In 1940, bad weather allowed Bill to spend the entire Christmas holidays at home with his mom. Bill’s mother had been sick and he and his brother traveled into to town to be with her. “We couldn’t get back to the Ranch because the weather was so bad.” He didn’t get back to the Ranch until after New Year’s Day, 1941.
Bill admits that the Christmas he remembers most occurred in 1941. The morning of Sunday, December 7, 1941 is etched forever in his memory. On that morning, Mr. Weeks conducted his regular Sunday church service. But later in the day, the radio news announced that the Japanese had bombed Pearl Harbor. Bill remembers the description of the horrible attack, as well as President Roosevelt’s famous “Day of Infamy” speech delivered the following day.
The country was at war. “There wasn’t any real Christmas celebration,” he recalled. “We all wanted to join up and fight.” But Bill and his Ranch buddies were too young. The only one old enough to join was Mr. Weeks’ son, Donald. He subsequently joined the Navy and trained to be a pilot. Sometime in 1942 Donald returned to Boys Ranch. “I remember him coming back. Well, he didn’t come back on the ground. He flew an SNJ, the Navy’s version of an old Army trainer. He came flying over Boys Ranch in that plane and you could see him sitting up there in the cockpit.” Bill and the other boys were amazed at the sight and talked about Donald’s Boys Ranch flyover for months. From that day forward, Bill wanted to learn to fly.
The Christmas of 1942 was Bill’s best at Boys Ranch. “We all got new clothes,” he said. “We all got new coats and new boots. It was one of the best Christmases I remember.”
The following year, Bill’s mother took him out of Boys Ranch. But Bill didn’t want to leave. Boys Ranch had become his home. But he didn’t have a choice. He spent the next two years with his mother. But he never gave up his dream to fly an airplane. So he joined the Navy in 1945. Unfortunately, the Navy required applicants in the flying program to have a high school diploma. Once again, Bill was disappointed.
Bill completed boot camp in 1945. “I was on a troop ship headed for Japan when they dropped the atomic bomb.” The war ended and his battalion never fought. Bill believes that if the war had not ended when it did, he probably wouldn’t be alive today, because the casualties in Japan would have almost certainly included his group.
Bill returned to Amarillo after his Navy stint was up.
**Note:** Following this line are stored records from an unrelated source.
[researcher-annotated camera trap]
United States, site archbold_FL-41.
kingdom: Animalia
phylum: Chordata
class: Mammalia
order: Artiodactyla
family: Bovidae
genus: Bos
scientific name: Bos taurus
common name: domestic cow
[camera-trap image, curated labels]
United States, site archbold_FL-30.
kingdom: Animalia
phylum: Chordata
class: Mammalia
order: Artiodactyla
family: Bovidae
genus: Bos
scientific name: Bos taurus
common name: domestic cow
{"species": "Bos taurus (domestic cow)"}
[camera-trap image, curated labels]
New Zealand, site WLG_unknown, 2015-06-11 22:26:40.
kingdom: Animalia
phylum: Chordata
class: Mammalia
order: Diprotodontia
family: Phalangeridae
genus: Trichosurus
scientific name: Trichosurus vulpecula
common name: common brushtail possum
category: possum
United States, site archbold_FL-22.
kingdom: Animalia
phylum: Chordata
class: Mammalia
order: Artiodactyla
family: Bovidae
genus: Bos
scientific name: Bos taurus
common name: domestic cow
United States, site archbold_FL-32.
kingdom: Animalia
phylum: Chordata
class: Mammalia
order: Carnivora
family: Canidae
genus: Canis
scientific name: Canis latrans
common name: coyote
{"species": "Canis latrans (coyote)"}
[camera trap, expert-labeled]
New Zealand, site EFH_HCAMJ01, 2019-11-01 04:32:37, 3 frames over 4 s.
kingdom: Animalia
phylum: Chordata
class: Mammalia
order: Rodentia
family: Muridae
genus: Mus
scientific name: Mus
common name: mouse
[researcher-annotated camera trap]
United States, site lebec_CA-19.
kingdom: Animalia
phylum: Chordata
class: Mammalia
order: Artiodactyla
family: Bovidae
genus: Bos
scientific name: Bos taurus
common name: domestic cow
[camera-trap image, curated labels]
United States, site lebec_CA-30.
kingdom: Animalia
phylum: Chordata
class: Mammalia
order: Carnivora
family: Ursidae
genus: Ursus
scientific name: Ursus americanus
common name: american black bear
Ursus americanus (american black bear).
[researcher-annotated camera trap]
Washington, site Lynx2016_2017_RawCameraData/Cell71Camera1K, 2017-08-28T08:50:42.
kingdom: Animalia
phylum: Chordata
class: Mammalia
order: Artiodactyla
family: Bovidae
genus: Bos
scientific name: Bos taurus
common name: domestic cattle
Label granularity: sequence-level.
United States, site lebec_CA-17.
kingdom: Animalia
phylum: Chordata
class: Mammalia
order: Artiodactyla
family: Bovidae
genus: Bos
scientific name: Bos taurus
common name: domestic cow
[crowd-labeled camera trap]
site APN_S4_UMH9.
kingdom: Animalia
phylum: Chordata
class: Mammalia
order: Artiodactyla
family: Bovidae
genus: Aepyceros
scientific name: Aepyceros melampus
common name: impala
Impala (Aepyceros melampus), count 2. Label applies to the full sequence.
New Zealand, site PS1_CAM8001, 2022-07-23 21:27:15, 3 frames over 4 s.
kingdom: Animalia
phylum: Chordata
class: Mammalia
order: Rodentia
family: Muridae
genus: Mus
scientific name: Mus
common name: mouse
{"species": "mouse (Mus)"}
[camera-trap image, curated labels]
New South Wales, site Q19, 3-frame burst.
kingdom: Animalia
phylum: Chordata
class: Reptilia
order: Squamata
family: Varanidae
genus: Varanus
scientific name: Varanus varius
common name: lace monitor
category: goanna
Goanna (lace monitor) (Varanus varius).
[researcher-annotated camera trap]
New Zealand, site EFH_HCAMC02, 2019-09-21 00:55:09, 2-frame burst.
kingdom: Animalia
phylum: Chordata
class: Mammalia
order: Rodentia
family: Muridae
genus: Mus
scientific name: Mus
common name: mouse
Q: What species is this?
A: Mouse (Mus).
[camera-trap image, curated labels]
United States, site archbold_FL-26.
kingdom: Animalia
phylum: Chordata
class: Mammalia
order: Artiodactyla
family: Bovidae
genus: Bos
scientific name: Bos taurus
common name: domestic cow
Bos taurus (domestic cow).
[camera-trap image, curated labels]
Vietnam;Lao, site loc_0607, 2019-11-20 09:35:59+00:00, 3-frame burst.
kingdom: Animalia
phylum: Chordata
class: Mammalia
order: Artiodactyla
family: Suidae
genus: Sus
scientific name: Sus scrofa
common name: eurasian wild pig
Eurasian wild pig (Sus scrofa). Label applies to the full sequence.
Then he fell in love and got married. Bill and Toncy are still married after 55 years together. Bill spent his career working for Dallas Power and Light. His free time was spent coaching sports, umpiring softball and baseball, and refereeing high school and college football games. He also earned a pilot’s license and enjoyed his primary hobby of flying airplanes. Since his retirement, Bill has served on the Jefferson, Texas, city council, and he enjoys golfing, fishing, and operating an antique store with his wife.
Bill still credits Cal Farley with giving him a second chance. “Both Mr. Weeks and Cal Farley were father figures to me. To this day I know that I would not have survived if I hadn’t gone to Boys Ranch. I probably would have wound up a hardened criminal because I was headed that way. The opportunity to go to Boys Ranch was enough to turn my life around. It was a period of my life I cherish. And Boys Ranch is still my home.”
Bill continues to enjoy all of the blessings of the Christmas holiday season. “I have always handed out all the presents to my kids,” he said with a smile. “And I still do it, even with my grandkids!”
Bill hopes that there are Boys Ranch alumni and staff still around who may remember him. He said he’d love to hear from any of the old gang.